_DOCUMENT SECTION_:
--- --- ---

Project: Hermes Speed Monitor
Last Updated: 2026-05-01
Purpose: Centralized error message reference with troubleshooting steps


Table of Contents


API Errors

Authentication & Authorization

Missing X-Api-Key header

HTTP Status: 401 Unauthorized
Source: src/api/auth.py
Cause: API request missing required X-Api-Key header
Troubleshooting:

  1. Verify API key is configured in .env file (API_KEY=your-key-here)
  2. Ensure API client is sending X-Api-Key header with all requests
  3. Check API key is not empty or whitespace-only

Example Fix:

# Add API key to .env
echo "API_KEY=$(openssl rand -hex 32)" >> .env

# Test with curl
curl -H "X-Api-Key: your-key-here" http://localhost:8080/api/health

Invalid API key

HTTP Status: 403 Forbidden
Source: src/api/auth.py
Cause: API key provided does not match configured key
Troubleshooting:

  1. Verify API key matches value in .env file
  2. Check for leading/trailing whitespace in API key
  3. Ensure API key has not been rotated without updating clients
  4. Verify environment variables are loaded correctly (docker-compose logs hermes-api)

Rate limit exceeded

HTTP Status: 429 Too Many Requests
Source: src/api/auth.py
Cause: Client exceeded configured rate limit
Troubleshooting:

  1. Check RATE_LIMIT_PER_MINUTE configuration (default: 60 requests/minute)
  2. Reduce request frequency or batch operations
  3. Implement exponential backoff in client code
  4. Consider increasing rate limit if legitimate use case requires it

Configuration:

# Increase rate limit (use with caution)
RATE_LIMIT_PER_MINUTE=120

Resource Errors

No database found yet

HTTP Status: 503 Service Unavailable
Source: src/api/routes/results.py
Cause: SQLite database not initialized (no speedtests have run yet)
Troubleshooting:

  1. Wait for first speedtest to complete (check logs)

--- --- ---

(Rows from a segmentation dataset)

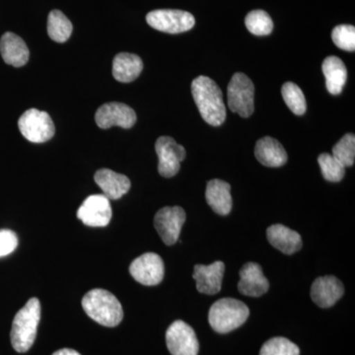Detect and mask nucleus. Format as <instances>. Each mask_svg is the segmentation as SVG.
Listing matches in <instances>:
<instances>
[{
  "mask_svg": "<svg viewBox=\"0 0 355 355\" xmlns=\"http://www.w3.org/2000/svg\"><path fill=\"white\" fill-rule=\"evenodd\" d=\"M231 186L222 180L214 179L207 183L205 198L211 209L219 216H228L232 209Z\"/></svg>",
  "mask_w": 355,
  "mask_h": 355,
  "instance_id": "nucleus-21",
  "label": "nucleus"
},
{
  "mask_svg": "<svg viewBox=\"0 0 355 355\" xmlns=\"http://www.w3.org/2000/svg\"><path fill=\"white\" fill-rule=\"evenodd\" d=\"M186 218V212L181 207H166L158 210L154 217V226L166 245L171 246L178 241Z\"/></svg>",
  "mask_w": 355,
  "mask_h": 355,
  "instance_id": "nucleus-10",
  "label": "nucleus"
},
{
  "mask_svg": "<svg viewBox=\"0 0 355 355\" xmlns=\"http://www.w3.org/2000/svg\"><path fill=\"white\" fill-rule=\"evenodd\" d=\"M266 237L272 247L286 254L296 253L303 245L300 234L282 224L270 226L266 230Z\"/></svg>",
  "mask_w": 355,
  "mask_h": 355,
  "instance_id": "nucleus-20",
  "label": "nucleus"
},
{
  "mask_svg": "<svg viewBox=\"0 0 355 355\" xmlns=\"http://www.w3.org/2000/svg\"><path fill=\"white\" fill-rule=\"evenodd\" d=\"M254 156L266 167H282L288 160V156L282 144L270 137H263L257 141Z\"/></svg>",
  "mask_w": 355,
  "mask_h": 355,
  "instance_id": "nucleus-17",
  "label": "nucleus"
},
{
  "mask_svg": "<svg viewBox=\"0 0 355 355\" xmlns=\"http://www.w3.org/2000/svg\"><path fill=\"white\" fill-rule=\"evenodd\" d=\"M300 349L295 343L277 336L268 340L261 347L260 355H299Z\"/></svg>",
  "mask_w": 355,
  "mask_h": 355,
  "instance_id": "nucleus-29",
  "label": "nucleus"
},
{
  "mask_svg": "<svg viewBox=\"0 0 355 355\" xmlns=\"http://www.w3.org/2000/svg\"><path fill=\"white\" fill-rule=\"evenodd\" d=\"M111 203L104 195L90 196L77 210V217L90 227H105L112 218Z\"/></svg>",
  "mask_w": 355,
  "mask_h": 355,
  "instance_id": "nucleus-13",
  "label": "nucleus"
},
{
  "mask_svg": "<svg viewBox=\"0 0 355 355\" xmlns=\"http://www.w3.org/2000/svg\"><path fill=\"white\" fill-rule=\"evenodd\" d=\"M95 121L103 130L113 127L130 128L137 123V114L123 103H107L96 112Z\"/></svg>",
  "mask_w": 355,
  "mask_h": 355,
  "instance_id": "nucleus-12",
  "label": "nucleus"
},
{
  "mask_svg": "<svg viewBox=\"0 0 355 355\" xmlns=\"http://www.w3.org/2000/svg\"><path fill=\"white\" fill-rule=\"evenodd\" d=\"M83 307L91 319L102 326L113 328L123 321V311L120 301L105 289L87 292L83 299Z\"/></svg>",
  "mask_w": 355,
  "mask_h": 355,
  "instance_id": "nucleus-2",
  "label": "nucleus"
},
{
  "mask_svg": "<svg viewBox=\"0 0 355 355\" xmlns=\"http://www.w3.org/2000/svg\"><path fill=\"white\" fill-rule=\"evenodd\" d=\"M130 272L140 284L157 286L164 279V263L159 254L146 253L132 261L130 266Z\"/></svg>",
  "mask_w": 355,
  "mask_h": 355,
  "instance_id": "nucleus-11",
  "label": "nucleus"
},
{
  "mask_svg": "<svg viewBox=\"0 0 355 355\" xmlns=\"http://www.w3.org/2000/svg\"><path fill=\"white\" fill-rule=\"evenodd\" d=\"M254 86L246 74L237 72L227 88L228 107L233 113L249 118L254 113Z\"/></svg>",
  "mask_w": 355,
  "mask_h": 355,
  "instance_id": "nucleus-5",
  "label": "nucleus"
},
{
  "mask_svg": "<svg viewBox=\"0 0 355 355\" xmlns=\"http://www.w3.org/2000/svg\"><path fill=\"white\" fill-rule=\"evenodd\" d=\"M318 163L321 168L324 180L333 183L342 181L345 175V167L333 155L323 153L318 157Z\"/></svg>",
  "mask_w": 355,
  "mask_h": 355,
  "instance_id": "nucleus-27",
  "label": "nucleus"
},
{
  "mask_svg": "<svg viewBox=\"0 0 355 355\" xmlns=\"http://www.w3.org/2000/svg\"><path fill=\"white\" fill-rule=\"evenodd\" d=\"M333 156L338 159L345 167L354 164L355 160V135L347 133L340 141L334 146Z\"/></svg>",
  "mask_w": 355,
  "mask_h": 355,
  "instance_id": "nucleus-28",
  "label": "nucleus"
},
{
  "mask_svg": "<svg viewBox=\"0 0 355 355\" xmlns=\"http://www.w3.org/2000/svg\"><path fill=\"white\" fill-rule=\"evenodd\" d=\"M95 182L103 191V195L109 200H119L130 191V179L110 169H100L96 172Z\"/></svg>",
  "mask_w": 355,
  "mask_h": 355,
  "instance_id": "nucleus-19",
  "label": "nucleus"
},
{
  "mask_svg": "<svg viewBox=\"0 0 355 355\" xmlns=\"http://www.w3.org/2000/svg\"><path fill=\"white\" fill-rule=\"evenodd\" d=\"M282 98L292 113L296 116H302L306 113L307 104L304 93L301 88L295 83H286L284 84L282 88Z\"/></svg>",
  "mask_w": 355,
  "mask_h": 355,
  "instance_id": "nucleus-25",
  "label": "nucleus"
},
{
  "mask_svg": "<svg viewBox=\"0 0 355 355\" xmlns=\"http://www.w3.org/2000/svg\"><path fill=\"white\" fill-rule=\"evenodd\" d=\"M53 355H81L79 352H77L76 350L70 349H62L58 350Z\"/></svg>",
  "mask_w": 355,
  "mask_h": 355,
  "instance_id": "nucleus-32",
  "label": "nucleus"
},
{
  "mask_svg": "<svg viewBox=\"0 0 355 355\" xmlns=\"http://www.w3.org/2000/svg\"><path fill=\"white\" fill-rule=\"evenodd\" d=\"M249 315V308L242 301L234 298H222L210 308L209 322L217 333L227 334L241 327Z\"/></svg>",
  "mask_w": 355,
  "mask_h": 355,
  "instance_id": "nucleus-4",
  "label": "nucleus"
},
{
  "mask_svg": "<svg viewBox=\"0 0 355 355\" xmlns=\"http://www.w3.org/2000/svg\"><path fill=\"white\" fill-rule=\"evenodd\" d=\"M191 94L203 120L212 127L225 121L226 109L221 89L207 76H198L191 83Z\"/></svg>",
  "mask_w": 355,
  "mask_h": 355,
  "instance_id": "nucleus-1",
  "label": "nucleus"
},
{
  "mask_svg": "<svg viewBox=\"0 0 355 355\" xmlns=\"http://www.w3.org/2000/svg\"><path fill=\"white\" fill-rule=\"evenodd\" d=\"M72 24L62 11L53 10L49 14L48 34L53 41L64 43L71 36Z\"/></svg>",
  "mask_w": 355,
  "mask_h": 355,
  "instance_id": "nucleus-24",
  "label": "nucleus"
},
{
  "mask_svg": "<svg viewBox=\"0 0 355 355\" xmlns=\"http://www.w3.org/2000/svg\"><path fill=\"white\" fill-rule=\"evenodd\" d=\"M18 128L26 139L34 144H43L55 135V123L46 112L38 109L26 111L18 121Z\"/></svg>",
  "mask_w": 355,
  "mask_h": 355,
  "instance_id": "nucleus-6",
  "label": "nucleus"
},
{
  "mask_svg": "<svg viewBox=\"0 0 355 355\" xmlns=\"http://www.w3.org/2000/svg\"><path fill=\"white\" fill-rule=\"evenodd\" d=\"M247 29L256 36H268L273 30V22L268 13L263 10H253L245 19Z\"/></svg>",
  "mask_w": 355,
  "mask_h": 355,
  "instance_id": "nucleus-26",
  "label": "nucleus"
},
{
  "mask_svg": "<svg viewBox=\"0 0 355 355\" xmlns=\"http://www.w3.org/2000/svg\"><path fill=\"white\" fill-rule=\"evenodd\" d=\"M311 298L321 308L335 305L345 294V287L340 279L333 275L318 277L311 286Z\"/></svg>",
  "mask_w": 355,
  "mask_h": 355,
  "instance_id": "nucleus-14",
  "label": "nucleus"
},
{
  "mask_svg": "<svg viewBox=\"0 0 355 355\" xmlns=\"http://www.w3.org/2000/svg\"><path fill=\"white\" fill-rule=\"evenodd\" d=\"M159 159L158 172L164 178L176 176L181 168V162L186 159V149L170 137H159L155 144Z\"/></svg>",
  "mask_w": 355,
  "mask_h": 355,
  "instance_id": "nucleus-9",
  "label": "nucleus"
},
{
  "mask_svg": "<svg viewBox=\"0 0 355 355\" xmlns=\"http://www.w3.org/2000/svg\"><path fill=\"white\" fill-rule=\"evenodd\" d=\"M144 69V62L139 55L120 53L113 62V76L119 83H130L139 78Z\"/></svg>",
  "mask_w": 355,
  "mask_h": 355,
  "instance_id": "nucleus-22",
  "label": "nucleus"
},
{
  "mask_svg": "<svg viewBox=\"0 0 355 355\" xmlns=\"http://www.w3.org/2000/svg\"><path fill=\"white\" fill-rule=\"evenodd\" d=\"M166 343L172 355H198L200 350L195 331L181 320L175 321L166 331Z\"/></svg>",
  "mask_w": 355,
  "mask_h": 355,
  "instance_id": "nucleus-8",
  "label": "nucleus"
},
{
  "mask_svg": "<svg viewBox=\"0 0 355 355\" xmlns=\"http://www.w3.org/2000/svg\"><path fill=\"white\" fill-rule=\"evenodd\" d=\"M225 265L217 261L209 266L197 265L193 268V279L197 282L198 292L207 295H214L221 291Z\"/></svg>",
  "mask_w": 355,
  "mask_h": 355,
  "instance_id": "nucleus-16",
  "label": "nucleus"
},
{
  "mask_svg": "<svg viewBox=\"0 0 355 355\" xmlns=\"http://www.w3.org/2000/svg\"><path fill=\"white\" fill-rule=\"evenodd\" d=\"M322 70L329 92L331 95L340 94L347 79V67L343 60L335 55H330L324 58Z\"/></svg>",
  "mask_w": 355,
  "mask_h": 355,
  "instance_id": "nucleus-23",
  "label": "nucleus"
},
{
  "mask_svg": "<svg viewBox=\"0 0 355 355\" xmlns=\"http://www.w3.org/2000/svg\"><path fill=\"white\" fill-rule=\"evenodd\" d=\"M41 320V304L38 298H31L15 315L10 338L13 349L20 354L28 352L36 340Z\"/></svg>",
  "mask_w": 355,
  "mask_h": 355,
  "instance_id": "nucleus-3",
  "label": "nucleus"
},
{
  "mask_svg": "<svg viewBox=\"0 0 355 355\" xmlns=\"http://www.w3.org/2000/svg\"><path fill=\"white\" fill-rule=\"evenodd\" d=\"M18 246V237L9 229H0V258L15 251Z\"/></svg>",
  "mask_w": 355,
  "mask_h": 355,
  "instance_id": "nucleus-31",
  "label": "nucleus"
},
{
  "mask_svg": "<svg viewBox=\"0 0 355 355\" xmlns=\"http://www.w3.org/2000/svg\"><path fill=\"white\" fill-rule=\"evenodd\" d=\"M240 282L238 289L243 295L250 297H260L268 292L270 282L263 272V268L259 263H245L240 270Z\"/></svg>",
  "mask_w": 355,
  "mask_h": 355,
  "instance_id": "nucleus-15",
  "label": "nucleus"
},
{
  "mask_svg": "<svg viewBox=\"0 0 355 355\" xmlns=\"http://www.w3.org/2000/svg\"><path fill=\"white\" fill-rule=\"evenodd\" d=\"M0 53L4 62L14 67H21L29 60L27 44L14 33L7 32L0 40Z\"/></svg>",
  "mask_w": 355,
  "mask_h": 355,
  "instance_id": "nucleus-18",
  "label": "nucleus"
},
{
  "mask_svg": "<svg viewBox=\"0 0 355 355\" xmlns=\"http://www.w3.org/2000/svg\"><path fill=\"white\" fill-rule=\"evenodd\" d=\"M331 39L343 51H355V28L352 25H338L331 32Z\"/></svg>",
  "mask_w": 355,
  "mask_h": 355,
  "instance_id": "nucleus-30",
  "label": "nucleus"
},
{
  "mask_svg": "<svg viewBox=\"0 0 355 355\" xmlns=\"http://www.w3.org/2000/svg\"><path fill=\"white\" fill-rule=\"evenodd\" d=\"M146 22L153 29L169 34L190 31L196 24L193 15L177 9H158L146 15Z\"/></svg>",
  "mask_w": 355,
  "mask_h": 355,
  "instance_id": "nucleus-7",
  "label": "nucleus"
}]
</instances>
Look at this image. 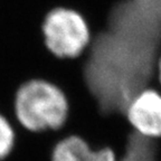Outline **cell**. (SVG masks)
Masks as SVG:
<instances>
[{
  "mask_svg": "<svg viewBox=\"0 0 161 161\" xmlns=\"http://www.w3.org/2000/svg\"><path fill=\"white\" fill-rule=\"evenodd\" d=\"M69 104L63 90L44 78H31L17 88L14 113L18 124L29 132L57 131L68 118Z\"/></svg>",
  "mask_w": 161,
  "mask_h": 161,
  "instance_id": "1",
  "label": "cell"
},
{
  "mask_svg": "<svg viewBox=\"0 0 161 161\" xmlns=\"http://www.w3.org/2000/svg\"><path fill=\"white\" fill-rule=\"evenodd\" d=\"M43 35L50 55L57 59H77L91 44V29L77 10L57 6L44 19Z\"/></svg>",
  "mask_w": 161,
  "mask_h": 161,
  "instance_id": "2",
  "label": "cell"
},
{
  "mask_svg": "<svg viewBox=\"0 0 161 161\" xmlns=\"http://www.w3.org/2000/svg\"><path fill=\"white\" fill-rule=\"evenodd\" d=\"M131 128L140 136L161 139V93L152 87L139 92L125 110Z\"/></svg>",
  "mask_w": 161,
  "mask_h": 161,
  "instance_id": "3",
  "label": "cell"
},
{
  "mask_svg": "<svg viewBox=\"0 0 161 161\" xmlns=\"http://www.w3.org/2000/svg\"><path fill=\"white\" fill-rule=\"evenodd\" d=\"M94 151L80 136L70 134L54 146L50 161H88Z\"/></svg>",
  "mask_w": 161,
  "mask_h": 161,
  "instance_id": "4",
  "label": "cell"
},
{
  "mask_svg": "<svg viewBox=\"0 0 161 161\" xmlns=\"http://www.w3.org/2000/svg\"><path fill=\"white\" fill-rule=\"evenodd\" d=\"M158 139H149L132 131L124 153L116 161H157Z\"/></svg>",
  "mask_w": 161,
  "mask_h": 161,
  "instance_id": "5",
  "label": "cell"
},
{
  "mask_svg": "<svg viewBox=\"0 0 161 161\" xmlns=\"http://www.w3.org/2000/svg\"><path fill=\"white\" fill-rule=\"evenodd\" d=\"M16 133L7 118L0 113V160L9 156L15 144Z\"/></svg>",
  "mask_w": 161,
  "mask_h": 161,
  "instance_id": "6",
  "label": "cell"
},
{
  "mask_svg": "<svg viewBox=\"0 0 161 161\" xmlns=\"http://www.w3.org/2000/svg\"><path fill=\"white\" fill-rule=\"evenodd\" d=\"M88 161H116V156L111 148H103L94 151Z\"/></svg>",
  "mask_w": 161,
  "mask_h": 161,
  "instance_id": "7",
  "label": "cell"
},
{
  "mask_svg": "<svg viewBox=\"0 0 161 161\" xmlns=\"http://www.w3.org/2000/svg\"><path fill=\"white\" fill-rule=\"evenodd\" d=\"M157 74H158V82L160 84V87H161V56L159 57L158 60V66H157Z\"/></svg>",
  "mask_w": 161,
  "mask_h": 161,
  "instance_id": "8",
  "label": "cell"
}]
</instances>
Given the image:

--- --- ---

_TASK BRIEF_: Reproduce the passage of the error reference starting at "# Increase rate" and ending at "have run yet)".

_WORKED SOLUTION_:
# Increase rate limit (use with caution)
RATE_LIMIT_PER_MINUTE=120

Resource Errors

No database found yet

HTTP Status: 503 Service Unavailable
Source: src/api/routes/results.py
Cause: SQLite database not initialized (no speedtests have run yet)